Please refer to https://lhotse.readthedocs.io/en/latest/index.html
for how to create a recipe in lhotse.
Hint
The yesno recipe in lhotse is a very good example.
Please refer to https://github.com/lhotse-speech/lhotse/pull/380,
which shows how to add a new recipe to lhotse.
Suppose you would like to add a recipe for a dataset named foo.
You can do the following:
$ cd egs
$ mkdir -p foo/ASR
$ cd foo/ASR
$ touch prepare.sh
$ chmod +x prepare.sh
If your dataset is very simple, please follow
egs/yesno/ASR/prepare.sh
to write your own prepare.sh.
Otherwise, please refer to
egs/librispeech/ASR/prepare.sh
to prepare your data.
Training
Assume you have a fancy model, called bar for the foo recipe, you can
organize your files in the following way:
$ cd egs/foo/ASR
$ mkdir bar
$ cd bar
$ touch README.md model.py train.py decode.py asr_datamodule.py pretrained.py
For instance , the yesno recipe has a tdnn model and its directory structure
looks like the following:
egs/yesno/ASR/tdnn/
|-- README.md
|-- asr_datamodule.py
|-- decode.py
|-- model.py
|-- pretrained.py
`-- train.py
File description:
README.mdIt contains information of this recipe, e.g., how to run it, what the WER is, etc.

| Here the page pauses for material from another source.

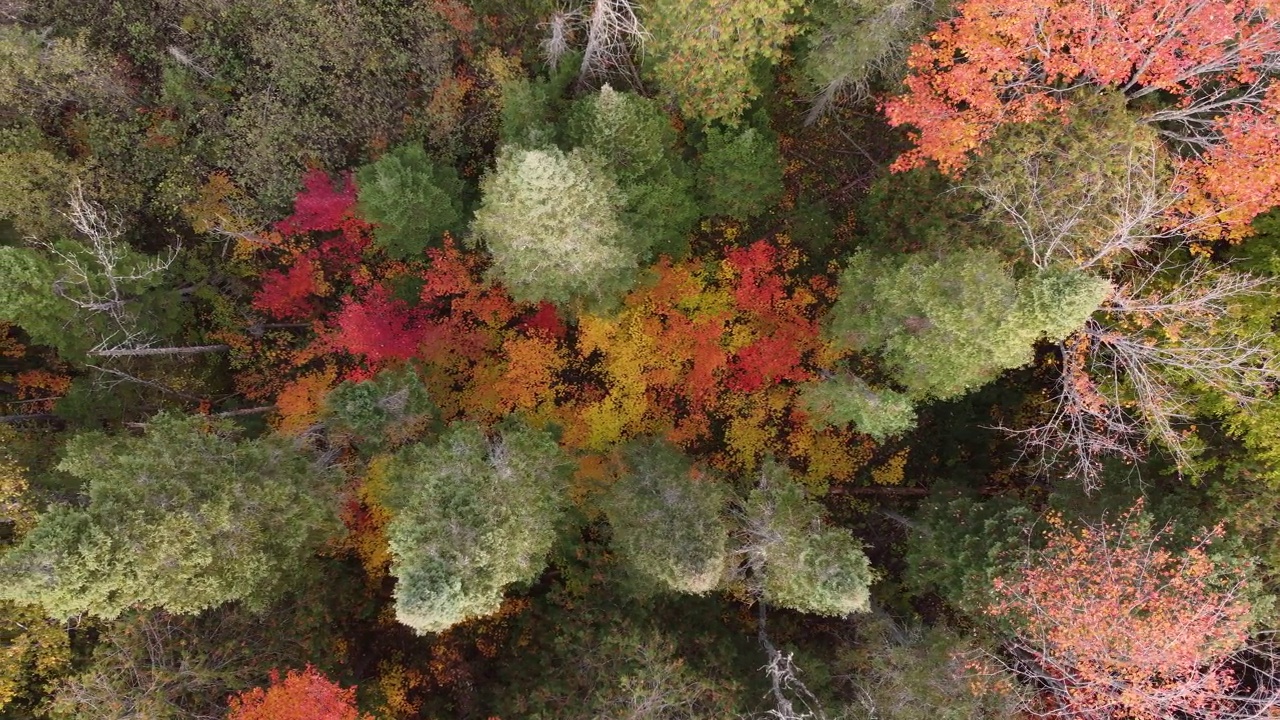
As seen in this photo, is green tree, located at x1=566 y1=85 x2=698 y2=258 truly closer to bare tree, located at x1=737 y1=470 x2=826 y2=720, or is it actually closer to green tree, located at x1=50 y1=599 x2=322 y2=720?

asr_datamodule.pyIt provides code to create PyTorch dataloaders with train/test/validation dataset.
decode.pyIt takes as inputs the checkpoints saved during the training stage to decode the test dataset(s).
model.pyIt contains the definition of your fancy neural network model.
pretrained.pyWe can use this script to do inference with a pre-trained model.
train.pyIt contains training code.
Hint
Please take a look at
to get a feel what the resulting files look like.
Note
Every model in a recipe is kept to be as self-contained as possible. We tolerate duplicate code among different recipes.
The training stage should be invocable by:
$ cd egs/foo/ASR $ ./bar/train.py $ ./bar/train.py --help
Decoding
Please refer to
https://github.com/k2-fsa/icefall/blob/master/egs/librispeech/ASR/conformer_ctc/decode.py
If your model is transformer/conformer based.
https://github.com/k2-fsa/icefall/blob/master/egs/librispeech/ASR/tdnn_lstm_ctc/decode.py
If your model is TDNN/LSTM based, i.e., there is no attention decoder.
https://github.com/k2-fsa/icefall/blob/master/egs/yesno/ASR/tdnn/decode.py
If there is no LM rescoring.
The decoding stage should be invocable by:
$ cd egs/foo/ASR $ ./bar/decode.py $ ./bar/decode.py --help
Pre-trained model
Please demonstrate how to use your model for inference in egs/foo/ASR/bar/pretrained.py.
If possible, please consider creating a Colab notebook to show that.